Case ID: ad2d_240/html/0665-01.html
Source: Caselaw Access Project
Author: {"author": "", "license": "Public Domain", "url": "https://static.case.law/"}
Date Created: 2024-08-24T03:29:51.129683

In the Matter of Cooper Realty Company, Appellant, v Division of Housing and Community Renewal, Respondent.
    [659 NYS2d 1009]
   In a proceeding pursuant to CPLR article 78 to review a determination of the Deputy Commissioner of the New York State Division of Housing and Community Renewal, dated May 30, 1995, confirming a determination of the District Rent Administrator, dated October 5, 1993, which found that the tenant was not timely served with copies of rent registrations, imposed a rent freeze, and awarded treble damages for a willful overcharge of rent, the petitioner appeals from a judgment of the Supreme Court, Queens County (Lisa, J.), dated June 4, 1996, which denied the petition and dismissed the proceeding.
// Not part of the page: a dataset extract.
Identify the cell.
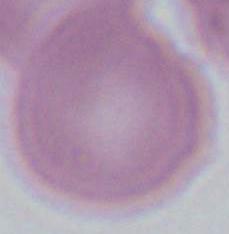
An erythrocyte.

Summary:
  - Modality: micrograph
  - Magnification: 1000x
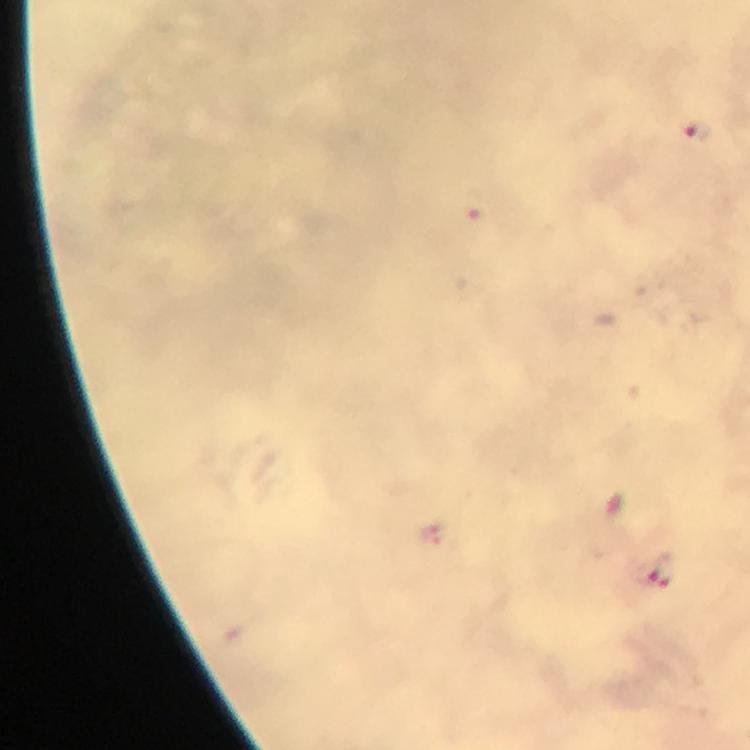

Ordered that the judgment is modified, on the law, by deleting the provision thereof which denied that branch of the petition which challenged the award of treble damages and substituting therefor a provision granting that branch of the petition and vacating that award; as so modified, the judgment is affirmed, without costs or disbursements.

An administrative determination will not be set aside unless it is arbitrary and capricious and without a rational basis in the record (see, Matter of Sterling Ridge Realty Co. v New York State Div. of Hous. & Community Renewal, 185 AD2d 354; Matter of Seales v Mirabel, 152 AD2d 672). In this case, there is a rational basis in the record for the determination of the New York State Division of Housing and Community Renewal (hereinafter the DHCR) that the petitioner did not mail copies of initial or annual rent registrations to its tenant. DHCR’s imposition of a rent freeze based upon that determination was not arbitrary and capricious or contrary to law (see, Rent Stabilization Code [9 NYCRR] § 2528.4]).

We conclude, however, that in this case the petitioner showed, by a preponderance of the evidence, that any rent overcharge was not willful, and therefore treble damages should not have been awarded (see, 9 NYCRR 2526.1).

The petitioner’s remaining contentions are either unpreserved for appellate review or without merit. Miller, J. P., Sullivan, Joy and Altman, JJ., concur.